While R.L. passed on before hearing his grandson carry on the Burnside legacy, Cedric and Malcolm have done everything possible to live up to expectations and stay true to the traditions of family and the musical genre. Yet, if it was not for R.L., Cedric and Malcolm may never have hooked up, despite their common roots in Northern Mississippi.
“We met through his grandfather,” Malcolm told Buzzine. “I’d go watch (his grandfather) with friends and stuff. For four years, we were busy doing our own thing, and we sat down and started working on some songs. We just started doing it for about three-and-a-half years full-time now, and people seem to enjoy it.”
Malcolm may have been introduced to the Burnside family through R.L., but it was through his involvement as a bass player in one of Cedric’s family affairs, Burnside Exploration -– a modern interpretation of the musical lineage started by R.L.
“We had this band called Burnside Expiration with my uncle, Gill Burnside, and Malcolm played with us for a couple years on bass,” Cedric said. “That band broke up, then Malcolm and I got together and started doing the duo thing, and we’ve been doing it ever since.”
Now they travel across these United States of America and represent themselves to blues fans as the “Two-Man Wrecking Crew.” According to Cedric, while neither he nor Malcolm came up with the catchy moniker, it has become a bit of a calling-card.
“We was in the studio (with Delta Groove); they was like, ‘you guys be tearing up shit. Y’all have a name for your stuff?’” Cedric explained to Buzzine in an exclusive interview about the etymology of their name. “And we didn’t have no name for it, and they instantly came up with the name ‘Two-Man Wrecking Crew,’ and we kept the name ever since.
“Every time we play, we always announce on the mic, ‘Man, look, they call us ‘Two-Man Wrecking Crew,’ and we feel like wrecking some shit tonight.’”
Certainly, fans of blues music are taking note of the duo’s exhilarating performances. When both performed as Two-Man Wrecking Crew at the Doheny Blues Festival, a standing-room-only crowd of more than 400 people were dancing in the aisles as Cedric and Malcolm rocked the intimate porch-style stage.
“I can’t believe they like it because it’s a different style,” Malcolm humbly told Buzzine. “Our sound is very different from other artists. Our music has a little more rhythm. The further away we go from home, the better it gets.”
Cedric added that blues fans are able to relate to their homely, more personal style.
“It’s more like front-porch, back-porch grooves,” he said. “What you see is what you get. One thing about us — when we see the crowd having fun, it makes us want to tear it up even more.”

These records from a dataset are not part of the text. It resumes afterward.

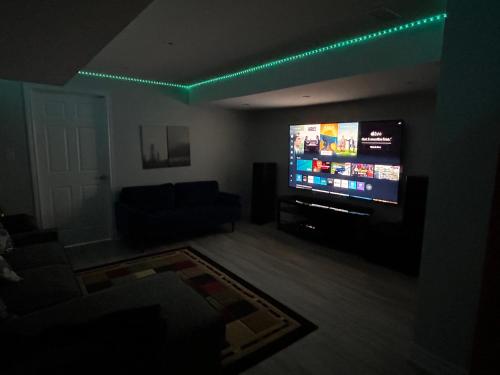 a living room with a large flat screen tv at Ravine Retreat - 3RM Suite, 2BD, 1 WR, Pool, Sauna in Whitby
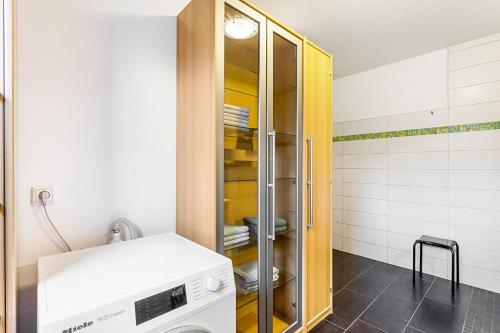 a kitchen with a washer and dryer in a room at Ferienwohnung am Schmenkenberg in Marsberg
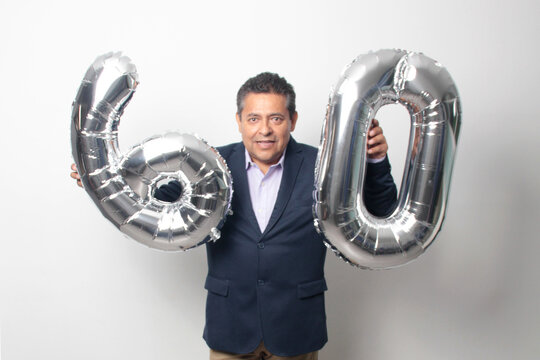 60-year-old Latino man with a dark skin displays 60 shaped balloons to celebrate his birthday and his entry into his old age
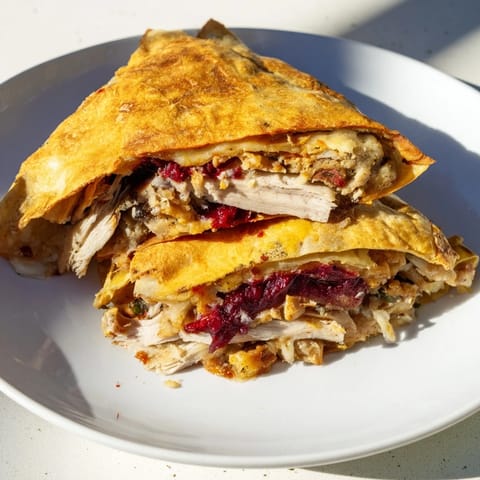 Cheesy and warm Turkey, Stuffing and Cranberry Leftovers Tortilla Wrap, showcasing a delightful holiday mashup.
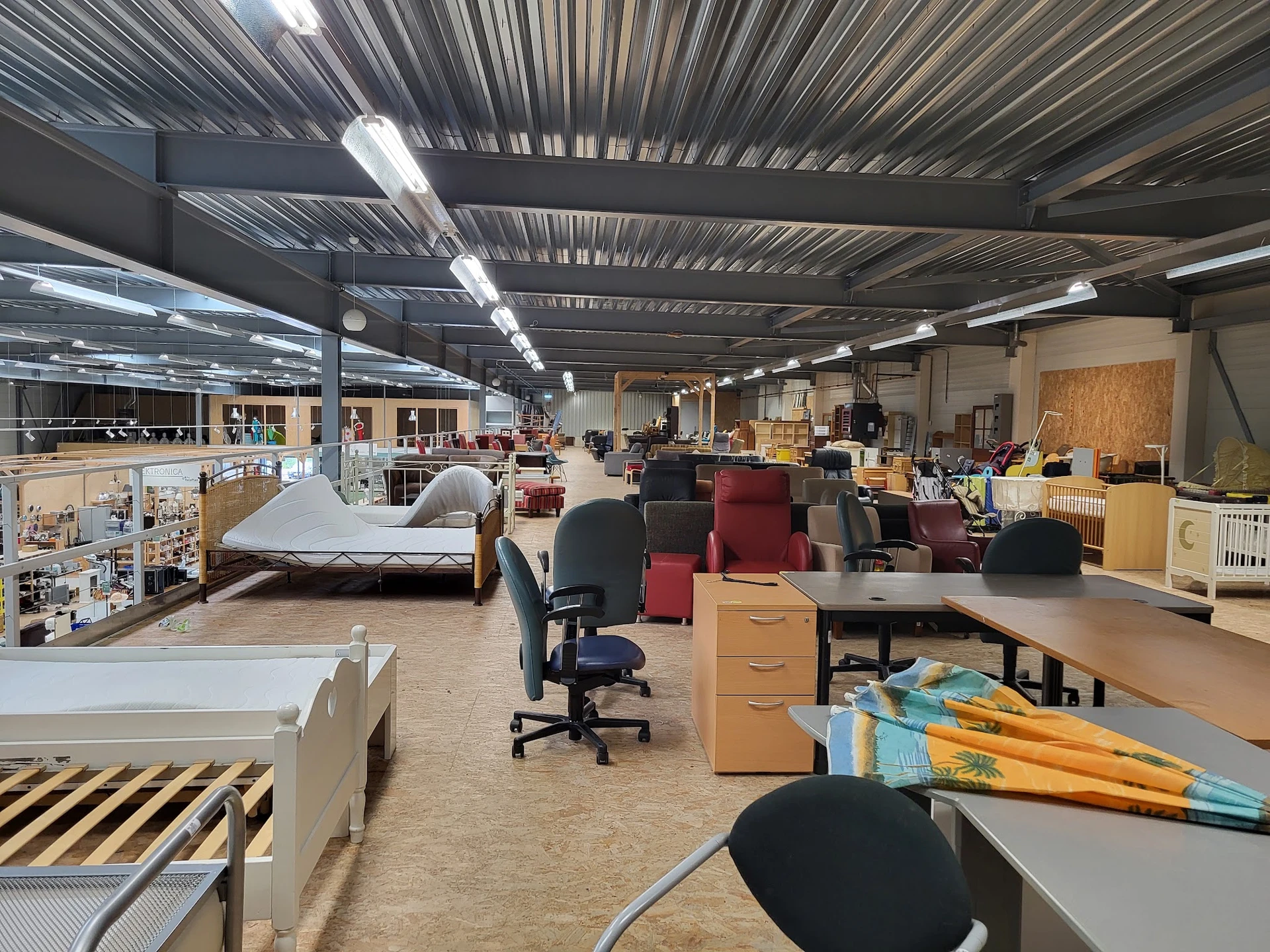 Ruime winkelhal met diverse tweedehands meubels, stoelen en huisraad uitgestald op de vloer en tegen de wanden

Even more touching to the duo known as the Two-Man Wrecking Crew is the reception they receive after the lights dim, the speakers are off and their performances are over.
“There are a lot of nice nights,” Malcolm said. “Like when we play and get a standing ovation, and just a lot of little moments when you see people really diggin’ our music. It reminds us it’s really not about the money; it’s about the soul.”
For Cedric, he gets excited when fans identify to blues the same way he does. To him, it is an indication people are truly listening to their music and allowing the Burnside legacy to continue on for a new generation of blues fans.
“When people come up to you and they can really, really relate to the blues like how I relate to the blues, grew up with the blues, lived the blues, and they come up to me after the show and tell me I took them home -– I love that right there,” Cedric told Buzzine with deep emotion and sincerity.
It is that sincerity that caught the attention of The Blues Foundation, which hosted the 30th Annual Blues Music Awards on May 7th in Memphis, Tennessee. There, both Cedric and Malcolm nabbed the Best New Artist Debut award.
“I never won anything,” Cedric said with a gleam in his eye. “I never been nominated for anything. I was loving it!”
Certainly, he is “loving it” because blues fans are loving both him and Malcolm, for they are the Two-Man Wrecking Crew and they are bound to cause gleeful havoc everywhere they travel.